(Activity):
Write all of the entries again. Keep them exactly as they are.
-.-.-
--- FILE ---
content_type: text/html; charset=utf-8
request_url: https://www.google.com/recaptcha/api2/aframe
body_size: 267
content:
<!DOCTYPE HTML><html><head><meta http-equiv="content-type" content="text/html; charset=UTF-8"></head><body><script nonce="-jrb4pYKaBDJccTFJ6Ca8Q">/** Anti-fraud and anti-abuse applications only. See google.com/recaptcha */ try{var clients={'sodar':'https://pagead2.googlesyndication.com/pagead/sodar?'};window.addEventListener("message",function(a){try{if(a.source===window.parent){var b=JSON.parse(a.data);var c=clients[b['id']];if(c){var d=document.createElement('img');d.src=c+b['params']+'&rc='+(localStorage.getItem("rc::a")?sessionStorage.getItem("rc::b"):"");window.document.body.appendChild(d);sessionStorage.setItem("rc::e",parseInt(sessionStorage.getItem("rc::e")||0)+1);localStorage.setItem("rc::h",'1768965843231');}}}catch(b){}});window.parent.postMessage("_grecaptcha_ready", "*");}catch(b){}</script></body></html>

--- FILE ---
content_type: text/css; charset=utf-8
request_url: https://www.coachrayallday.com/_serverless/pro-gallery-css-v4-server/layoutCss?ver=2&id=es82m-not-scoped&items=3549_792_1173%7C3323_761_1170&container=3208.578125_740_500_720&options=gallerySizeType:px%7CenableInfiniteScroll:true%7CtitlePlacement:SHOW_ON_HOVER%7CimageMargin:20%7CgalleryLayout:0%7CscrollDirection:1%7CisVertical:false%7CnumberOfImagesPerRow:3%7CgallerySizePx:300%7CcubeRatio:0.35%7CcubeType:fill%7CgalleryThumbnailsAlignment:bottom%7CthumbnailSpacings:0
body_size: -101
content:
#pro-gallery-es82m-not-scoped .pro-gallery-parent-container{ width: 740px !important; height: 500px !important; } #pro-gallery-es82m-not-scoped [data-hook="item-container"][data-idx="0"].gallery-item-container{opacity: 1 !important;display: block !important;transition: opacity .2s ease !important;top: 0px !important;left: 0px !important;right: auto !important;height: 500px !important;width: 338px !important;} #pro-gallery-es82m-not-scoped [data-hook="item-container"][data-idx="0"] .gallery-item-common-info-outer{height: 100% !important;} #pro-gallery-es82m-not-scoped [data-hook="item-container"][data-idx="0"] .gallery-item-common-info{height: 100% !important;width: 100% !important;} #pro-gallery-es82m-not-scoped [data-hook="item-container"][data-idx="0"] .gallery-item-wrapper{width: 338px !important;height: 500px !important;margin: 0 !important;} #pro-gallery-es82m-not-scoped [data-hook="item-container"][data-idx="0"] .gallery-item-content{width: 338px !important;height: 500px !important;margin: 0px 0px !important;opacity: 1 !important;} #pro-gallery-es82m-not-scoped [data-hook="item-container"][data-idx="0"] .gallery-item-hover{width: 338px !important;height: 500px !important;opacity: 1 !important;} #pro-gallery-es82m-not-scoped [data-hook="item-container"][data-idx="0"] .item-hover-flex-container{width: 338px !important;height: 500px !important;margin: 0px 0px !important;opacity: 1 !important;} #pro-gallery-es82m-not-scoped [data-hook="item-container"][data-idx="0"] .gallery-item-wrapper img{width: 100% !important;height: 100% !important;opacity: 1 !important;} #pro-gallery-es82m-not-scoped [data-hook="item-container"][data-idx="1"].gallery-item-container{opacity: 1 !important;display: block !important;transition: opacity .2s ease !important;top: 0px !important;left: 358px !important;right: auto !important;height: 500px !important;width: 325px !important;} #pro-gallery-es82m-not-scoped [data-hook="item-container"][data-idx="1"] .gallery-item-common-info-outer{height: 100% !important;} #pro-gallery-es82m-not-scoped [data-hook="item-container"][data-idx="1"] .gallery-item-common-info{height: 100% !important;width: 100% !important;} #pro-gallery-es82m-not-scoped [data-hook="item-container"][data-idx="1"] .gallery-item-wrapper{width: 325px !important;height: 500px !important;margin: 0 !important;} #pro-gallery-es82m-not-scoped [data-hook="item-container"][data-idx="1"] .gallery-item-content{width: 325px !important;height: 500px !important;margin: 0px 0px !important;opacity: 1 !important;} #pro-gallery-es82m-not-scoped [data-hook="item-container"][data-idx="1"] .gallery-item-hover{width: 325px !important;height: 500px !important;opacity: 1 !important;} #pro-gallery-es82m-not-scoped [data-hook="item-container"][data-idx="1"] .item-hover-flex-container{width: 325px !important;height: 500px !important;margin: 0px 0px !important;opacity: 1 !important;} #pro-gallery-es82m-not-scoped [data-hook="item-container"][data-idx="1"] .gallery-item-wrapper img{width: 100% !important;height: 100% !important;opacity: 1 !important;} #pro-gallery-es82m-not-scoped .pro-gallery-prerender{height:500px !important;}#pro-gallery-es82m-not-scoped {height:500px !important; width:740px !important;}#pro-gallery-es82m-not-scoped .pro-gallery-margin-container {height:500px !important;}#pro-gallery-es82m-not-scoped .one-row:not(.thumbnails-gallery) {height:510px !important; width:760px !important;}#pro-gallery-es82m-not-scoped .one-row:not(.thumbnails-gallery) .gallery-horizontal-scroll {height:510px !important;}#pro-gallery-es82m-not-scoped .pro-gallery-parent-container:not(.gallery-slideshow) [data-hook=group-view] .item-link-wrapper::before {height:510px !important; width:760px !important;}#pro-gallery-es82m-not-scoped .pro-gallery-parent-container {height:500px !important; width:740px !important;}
-.-.-
(Response to the task):
--- FILE ---
content_type: text/html; charset=utf-8
request_url: https://www.google.com/recaptcha/api2/aframe
body_size: 267
content:
<!DOCTYPE HTML><html><head><meta http-equiv="content-type" content="text/html; charset=UTF-8"></head><body><script nonce="-jrb4pYKaBDJccTFJ6Ca8Q">/** Anti-fraud and anti-abuse applications only. See google.com/recaptcha */ try{var clients={'sodar':'https://pagead2.googlesyndication.com/pagead/sodar?'};window.addEventListener("message",function(a){try{if(a.source===window.parent){var b=JSON.parse(a.data);var c=clients[b['id']];if(c){var d=document.createElement('img');d.src=c+b['params']+'&rc='+(localStorage.getItem("rc::a")?sessionStorage.getItem("rc::b"):"");window.document.body.appendChild(d);sessionStorage.setItem("rc::e",parseInt(sessionStorage.getItem("rc::e")||0)+1);localStorage.setItem("rc::h",'1768965843231');}}}catch(b){}});window.parent.postMessage("_grecaptcha_ready", "*");}catch(b){}</script></body></html>

--- FILE ---
content_type: text/css; charset=utf-8
request_url: https://www.coachrayallday.com/_serverless/pro-gallery-css-v4-server/layoutCss?ver=2&id=es82m-not-scoped&items=3549_792_1173%7C3323_761_1170&container=3208.578125_740_500_720&options=gallerySizeType:px%7CenableInfiniteScroll:true%7CtitlePlacement:SHOW_ON_HOVER%7CimageMargin:20%7CgalleryLayout:0%7CscrollDirection:1%7CisVertical:false%7CnumberOfImagesPerRow:3%7CgallerySizePx:300%7CcubeRatio:0.35%7CcubeType:fill%7CgalleryThumbnailsAlignment:bottom%7CthumbnailSpacings:0
body_size: -101
content:
#pro-gallery-es82m-not-scoped .pro-gallery-parent-container{ width: 740px !important; height: 500px !important; } #pro-gallery-es82m-not-scoped [data-hook="item-container"][data-idx="0"].gallery-item-container{opacity: 1 !important;display: block !important;transition: opacity .2s ease !important;top: 0px !important;left: 0px !important;right: auto !important;height: 500px !important;width: 338px !important;} #pro-gallery-es82m-not-scoped [data-hook="item-container"][data-idx="0"] .gallery-item-common-info-outer{height: 100% !important;} #pro-gallery-es82m-not-scoped [data-hook="item-container"][data-idx="0"] .gallery-item-common-info{height: 100% !important;width: 100% !important;} #pro-gallery-es82m-not-scoped [data-hook="item-container"][data-idx="0"] .gallery-item-wrapper{width: 338px !important;height: 500px !important;margin: 0 !important;} #pro-gallery-es82m-not-scoped [data-hook="item-container"][data-idx="0"] .gallery-item-content{width: 338px !important;height: 500px !important;margin: 0px 0px !important;opacity: 1 !important;} #pro-gallery-es82m-not-scoped [data-hook="item-container"][data-idx="0"] .gallery-item-hover{width: 338px !important;height: 500px !important;opacity: 1 !important;} #pro-gallery-es82m-not-scoped [data-hook="item-container"][data-idx="0"] .item-hover-flex-container{width: 338px !important;height: 500px !important;margin: 0px 0px !important;opacity: 1 !important;} #pro-gallery-es82m-not-scoped [data-hook="item-container"][data-idx="0"] .gallery-item-wrapper img{width: 100% !important;height: 100% !important;opacity: 1 !important;} #pro-gallery-es82m-not-scoped [data-hook="item-container"][data-idx="1"].gallery-item-container{opacity: 1 !important;display: block !important;transition: opacity .2s ease !important;top: 0px !important;left: 358px !important;right: auto !important;height: 500px !important;width: 325px !important;} #pro-gallery-es82m-not-scoped [data-hook="item-container"][data-idx="1"] .gallery-item-common-info-outer{height: 100% !important;} #pro-gallery-es82m-not-scoped [data-hook="item-container"][data-idx="1"] .gallery-item-common-info{height: 100% !important;width: 100% !important;} #pro-gallery-es82m-not-scoped [data-hook="item-container"][data-idx="1"] .gallery-item-wrapper{width: 325px !important;height: 500px !important;margin: 0 !important;} #pro-gallery-es82m-not-scoped [data-hook="item-container"][data-idx="1"] .gallery-item-content{width: 325px !important;height: 500px !important;margin: 0px 0px !important;opacity: 1 !important;} #pro-gallery-es82m-not-scoped [data-hook="item-container"][data-idx="1"] .gallery-item-hover{width: 325px !important;height: 500px !important;opacity: 1 !important;} #pro-gallery-es82m-not-scoped [data-hook="item-container"][data-idx="1"] .item-hover-flex-container{width: 325px !important;height: 500px !important;margin: 0px 0px !important;opacity: 1 !important;} #pro-gallery-es82m-not-scoped [data-hook="item-container"][data-idx="1"] .gallery-item-wrapper img{width: 100% !important;height: 100% !important;opacity: 1 !important;} #pro-gallery-es82m-not-scoped .pro-gallery-prerender{height:500px !important;}#pro-gallery-es82m-not-scoped {height:500px !important; width:740px !important;}#pro-gallery-es82m-not-scoped .pro-gallery-margin-container {height:500px !important;}#pro-gallery-es82m-not-scoped .one-row:not(.thumbnails-gallery) {height:510px !important; width:760px !important;}#pro-gallery-es82m-not-scoped .one-row:not(.thumbnails-gallery) .gallery-horizontal-scroll {height:510px !important;}#pro-gallery-es82m-not-scoped .pro-gallery-parent-container:not(.gallery-slideshow) [data-hook=group-view] .item-link-wrapper::before {height:510px !important; width:760px !important;}#pro-gallery-es82m-not-scoped .pro-gallery-parent-container {height:500px !important; width:740px !important;}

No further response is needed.